The strength measurements of coke samples were conducted with a conventional automatic extensometer employing the indirect tensile mthod.^33,34) About 40 g of RW coal without and with benzothiophene or indole added was first carbonized in a flow of N₂ at 1000°C for 30 min, and the resulting sample was cut into three cylindrically-shaped pellets (13 mm diameter, 9 mm thickness) and then supplied to the extensometer. Each strength data observed was subjected to the Weibull analysis, and the value at the Weibull failure probability of 63.2% was taken as the coke strength throughout the present paper.

3. Results and Discussion

3.1. Fate of the Sulfur in Coal during Carbonization

Figure 1 shows the temperature dependency of sulfur distribution during carbonization of all coals used. Since sulfate (SO₄^2–) and sulfite (SO₃^2–) minerals were approximately 1–2% of total sulfur in feed coal, such data were not shown. Sulfur mass balances for all runs fell within the reasonable range of 95–105%. At 200–350°C, as seen in Fig. 1, more than 90% of coal-S was retained as pyrite (FeS₂) and organic-S in solid phase, irrespective of the kind of coal, and most of the rest was released as tar-S. Small amounts of hydrogen sulfide (H₂S) were also observed with LL, RW, GY, NW and TR coals. When the temperature was increased from 350 to 650°C, the almost complete transformation of FeS₂ into pyrrhotite (FeS) and the significant decrease in organic-S took place with many coals, and the formation of H₂S and tar-S became more remarkable. Part of the H₂S observed may be formed via the reaction (Eq. (1)) of FeS₂ with H₂ evolved during carbonization.   

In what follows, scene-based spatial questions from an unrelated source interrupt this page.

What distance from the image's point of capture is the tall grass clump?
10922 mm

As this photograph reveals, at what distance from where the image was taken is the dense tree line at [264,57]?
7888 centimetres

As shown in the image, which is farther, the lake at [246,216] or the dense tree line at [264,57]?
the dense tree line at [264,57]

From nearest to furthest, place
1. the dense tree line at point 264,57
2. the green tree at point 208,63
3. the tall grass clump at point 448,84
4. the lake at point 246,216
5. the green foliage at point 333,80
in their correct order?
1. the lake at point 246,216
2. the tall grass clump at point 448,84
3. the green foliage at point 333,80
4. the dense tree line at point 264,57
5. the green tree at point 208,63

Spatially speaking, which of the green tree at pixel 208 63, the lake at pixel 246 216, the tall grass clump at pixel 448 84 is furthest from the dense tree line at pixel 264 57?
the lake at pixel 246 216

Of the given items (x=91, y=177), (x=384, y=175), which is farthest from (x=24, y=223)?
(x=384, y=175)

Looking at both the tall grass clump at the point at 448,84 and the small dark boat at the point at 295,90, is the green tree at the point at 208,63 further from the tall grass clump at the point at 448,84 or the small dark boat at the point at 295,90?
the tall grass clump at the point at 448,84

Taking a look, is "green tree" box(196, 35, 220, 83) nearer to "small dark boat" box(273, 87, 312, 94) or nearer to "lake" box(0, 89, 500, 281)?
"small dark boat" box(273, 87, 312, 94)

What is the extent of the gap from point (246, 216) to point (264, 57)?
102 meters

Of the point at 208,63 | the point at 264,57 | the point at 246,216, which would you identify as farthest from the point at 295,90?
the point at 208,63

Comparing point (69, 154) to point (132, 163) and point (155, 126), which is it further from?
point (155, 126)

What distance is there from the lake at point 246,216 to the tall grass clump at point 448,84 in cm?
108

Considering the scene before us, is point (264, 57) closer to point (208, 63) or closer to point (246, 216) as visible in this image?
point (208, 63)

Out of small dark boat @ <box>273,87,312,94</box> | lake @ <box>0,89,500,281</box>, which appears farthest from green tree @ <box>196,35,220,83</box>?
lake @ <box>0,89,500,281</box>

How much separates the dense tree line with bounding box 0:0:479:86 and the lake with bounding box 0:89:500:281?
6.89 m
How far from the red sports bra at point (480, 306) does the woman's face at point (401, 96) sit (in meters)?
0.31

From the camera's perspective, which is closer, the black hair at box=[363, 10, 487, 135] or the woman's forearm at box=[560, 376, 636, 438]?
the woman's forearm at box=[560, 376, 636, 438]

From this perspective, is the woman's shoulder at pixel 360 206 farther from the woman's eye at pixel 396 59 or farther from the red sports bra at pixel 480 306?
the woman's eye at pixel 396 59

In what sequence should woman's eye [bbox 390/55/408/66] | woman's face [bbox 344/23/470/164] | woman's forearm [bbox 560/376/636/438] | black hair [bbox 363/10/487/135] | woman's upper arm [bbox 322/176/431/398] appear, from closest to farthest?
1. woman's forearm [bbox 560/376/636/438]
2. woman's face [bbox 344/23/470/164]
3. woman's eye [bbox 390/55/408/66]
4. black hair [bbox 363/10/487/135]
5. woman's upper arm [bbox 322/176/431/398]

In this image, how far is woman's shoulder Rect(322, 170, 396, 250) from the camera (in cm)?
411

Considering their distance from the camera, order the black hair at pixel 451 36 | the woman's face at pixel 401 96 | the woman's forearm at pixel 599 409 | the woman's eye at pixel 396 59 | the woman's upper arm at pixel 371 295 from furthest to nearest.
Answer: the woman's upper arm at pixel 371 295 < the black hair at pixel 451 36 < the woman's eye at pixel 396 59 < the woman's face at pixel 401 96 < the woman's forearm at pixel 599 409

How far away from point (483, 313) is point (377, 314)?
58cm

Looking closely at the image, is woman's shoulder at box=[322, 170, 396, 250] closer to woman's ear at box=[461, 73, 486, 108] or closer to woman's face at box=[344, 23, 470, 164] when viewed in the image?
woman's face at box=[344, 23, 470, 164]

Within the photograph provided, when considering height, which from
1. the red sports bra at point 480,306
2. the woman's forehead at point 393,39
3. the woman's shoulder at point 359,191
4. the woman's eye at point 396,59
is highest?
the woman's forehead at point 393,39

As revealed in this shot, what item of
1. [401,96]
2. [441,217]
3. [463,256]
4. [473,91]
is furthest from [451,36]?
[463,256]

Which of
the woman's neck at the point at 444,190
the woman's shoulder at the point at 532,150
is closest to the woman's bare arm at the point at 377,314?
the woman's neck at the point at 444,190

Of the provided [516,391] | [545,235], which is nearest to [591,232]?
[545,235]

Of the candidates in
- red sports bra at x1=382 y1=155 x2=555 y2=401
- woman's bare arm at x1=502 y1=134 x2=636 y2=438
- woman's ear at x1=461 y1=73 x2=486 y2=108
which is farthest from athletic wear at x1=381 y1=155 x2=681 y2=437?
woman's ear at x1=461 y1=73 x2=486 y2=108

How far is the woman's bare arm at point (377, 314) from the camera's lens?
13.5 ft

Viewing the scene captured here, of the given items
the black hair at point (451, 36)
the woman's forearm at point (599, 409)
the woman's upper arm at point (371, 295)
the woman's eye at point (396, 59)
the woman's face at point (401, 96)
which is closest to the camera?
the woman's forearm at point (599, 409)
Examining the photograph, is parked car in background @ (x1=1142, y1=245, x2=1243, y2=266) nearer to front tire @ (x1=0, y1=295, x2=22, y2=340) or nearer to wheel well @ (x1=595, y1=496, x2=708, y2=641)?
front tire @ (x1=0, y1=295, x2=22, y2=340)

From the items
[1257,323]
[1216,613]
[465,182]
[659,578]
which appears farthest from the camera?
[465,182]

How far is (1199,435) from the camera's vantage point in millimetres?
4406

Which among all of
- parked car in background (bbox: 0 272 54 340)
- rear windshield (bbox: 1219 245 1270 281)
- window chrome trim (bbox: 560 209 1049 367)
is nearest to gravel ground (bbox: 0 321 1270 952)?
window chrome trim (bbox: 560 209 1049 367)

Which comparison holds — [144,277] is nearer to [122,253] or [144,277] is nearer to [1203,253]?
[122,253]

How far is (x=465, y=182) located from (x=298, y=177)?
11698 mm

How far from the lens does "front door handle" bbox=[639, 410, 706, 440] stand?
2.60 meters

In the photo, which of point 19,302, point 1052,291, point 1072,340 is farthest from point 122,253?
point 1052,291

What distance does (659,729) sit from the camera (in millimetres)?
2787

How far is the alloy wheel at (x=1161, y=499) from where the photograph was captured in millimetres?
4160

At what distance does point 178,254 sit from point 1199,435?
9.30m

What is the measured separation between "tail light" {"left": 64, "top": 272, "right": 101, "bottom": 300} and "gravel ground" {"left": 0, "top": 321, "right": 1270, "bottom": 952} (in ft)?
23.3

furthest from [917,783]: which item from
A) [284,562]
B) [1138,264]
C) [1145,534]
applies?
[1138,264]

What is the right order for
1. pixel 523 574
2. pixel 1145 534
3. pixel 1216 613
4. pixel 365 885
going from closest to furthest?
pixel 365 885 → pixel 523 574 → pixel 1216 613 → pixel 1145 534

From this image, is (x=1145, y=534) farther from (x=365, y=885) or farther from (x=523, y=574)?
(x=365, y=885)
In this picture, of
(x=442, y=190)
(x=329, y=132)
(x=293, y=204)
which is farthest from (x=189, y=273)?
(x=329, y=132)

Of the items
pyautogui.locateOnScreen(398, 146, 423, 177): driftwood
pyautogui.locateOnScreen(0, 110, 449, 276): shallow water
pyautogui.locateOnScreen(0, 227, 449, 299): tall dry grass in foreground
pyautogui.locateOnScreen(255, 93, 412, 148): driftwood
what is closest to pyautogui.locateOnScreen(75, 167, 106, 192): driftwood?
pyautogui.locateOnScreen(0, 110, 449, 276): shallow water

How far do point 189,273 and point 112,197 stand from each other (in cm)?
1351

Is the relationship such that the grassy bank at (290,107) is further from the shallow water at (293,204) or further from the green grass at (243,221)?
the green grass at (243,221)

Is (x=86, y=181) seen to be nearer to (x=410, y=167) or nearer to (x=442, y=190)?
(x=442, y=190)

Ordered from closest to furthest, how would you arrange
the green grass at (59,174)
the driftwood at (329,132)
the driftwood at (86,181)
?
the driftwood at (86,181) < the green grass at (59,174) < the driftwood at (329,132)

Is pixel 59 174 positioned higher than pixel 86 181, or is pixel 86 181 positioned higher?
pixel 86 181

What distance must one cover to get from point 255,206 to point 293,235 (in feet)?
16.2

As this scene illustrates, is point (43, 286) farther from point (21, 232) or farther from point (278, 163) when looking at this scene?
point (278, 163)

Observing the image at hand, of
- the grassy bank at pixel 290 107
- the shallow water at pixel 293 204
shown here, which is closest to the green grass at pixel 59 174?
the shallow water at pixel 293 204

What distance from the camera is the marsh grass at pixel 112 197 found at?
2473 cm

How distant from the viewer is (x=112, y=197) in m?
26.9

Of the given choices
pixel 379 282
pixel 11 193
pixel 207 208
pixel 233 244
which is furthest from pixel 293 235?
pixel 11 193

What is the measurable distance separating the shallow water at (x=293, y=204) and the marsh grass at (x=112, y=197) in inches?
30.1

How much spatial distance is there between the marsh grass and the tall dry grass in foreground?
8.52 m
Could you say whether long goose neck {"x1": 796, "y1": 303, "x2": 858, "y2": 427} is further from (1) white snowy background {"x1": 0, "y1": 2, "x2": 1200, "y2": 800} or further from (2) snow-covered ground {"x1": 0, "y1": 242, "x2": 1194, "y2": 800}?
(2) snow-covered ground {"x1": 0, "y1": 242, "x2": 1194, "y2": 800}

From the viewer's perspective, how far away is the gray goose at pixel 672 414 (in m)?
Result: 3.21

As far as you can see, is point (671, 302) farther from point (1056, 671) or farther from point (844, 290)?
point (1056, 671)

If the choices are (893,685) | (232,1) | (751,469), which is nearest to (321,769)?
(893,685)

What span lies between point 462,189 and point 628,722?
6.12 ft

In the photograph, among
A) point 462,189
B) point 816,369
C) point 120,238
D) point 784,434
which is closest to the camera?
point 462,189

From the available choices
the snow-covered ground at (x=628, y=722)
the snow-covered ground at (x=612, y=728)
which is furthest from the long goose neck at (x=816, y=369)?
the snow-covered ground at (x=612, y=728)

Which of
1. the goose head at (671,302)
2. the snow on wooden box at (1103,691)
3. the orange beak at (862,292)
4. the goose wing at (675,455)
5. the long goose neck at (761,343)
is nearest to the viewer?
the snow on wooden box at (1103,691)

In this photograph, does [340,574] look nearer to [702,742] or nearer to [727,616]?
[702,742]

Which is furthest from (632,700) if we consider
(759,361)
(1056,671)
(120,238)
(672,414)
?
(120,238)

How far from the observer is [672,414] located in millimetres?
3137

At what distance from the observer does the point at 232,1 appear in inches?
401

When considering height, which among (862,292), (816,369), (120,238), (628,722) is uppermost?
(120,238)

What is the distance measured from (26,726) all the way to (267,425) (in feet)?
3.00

$$\mathrm{F}\mathrm{e}{\mathrm{S}}_2+{\mathrm{H}}_2\to \mathrm{F}\mathrm{e}\mathrm{S}+{\mathrm{H}}_2\mathrm{S}$$(1)

According to thermodynamic calculations, the standard Gibbs free energy changes (ΔG) for this reaction at 350–650°C are –1.2 to –7.8 kcal/mol, indicating significant driving forces for H₂S formation. It has also been shown in slow heating rate pyrolysis with a TG-MS technique that aliphatic- and aromatic-S groups present in coal are transformed mainly into H₂S at ≤ 500 and 400–700°C, respectively.³⁵⁾ At 650–1000°C (Fig. 1), the increase in H₂S and the decrease in organic-S occurred slightly, and tar-S and FeS were almost unchanged in many cases. The evolution of H₂S from thiophenic-S during coal pyrolysis at ≥ 600°C under slow heating conditions has been reported.³⁵⁾ As shown in Fig. 1, about 50–75% of coal-S remained as FeS and organic-S in the cokes after carbonization at 1000°C. The latter S species retained might exist in the form that has strong interactions with condensed aromatic structures in the cokes.

Fig. 1.

Temperature change in sulfur distribution during carbonization of coals examined.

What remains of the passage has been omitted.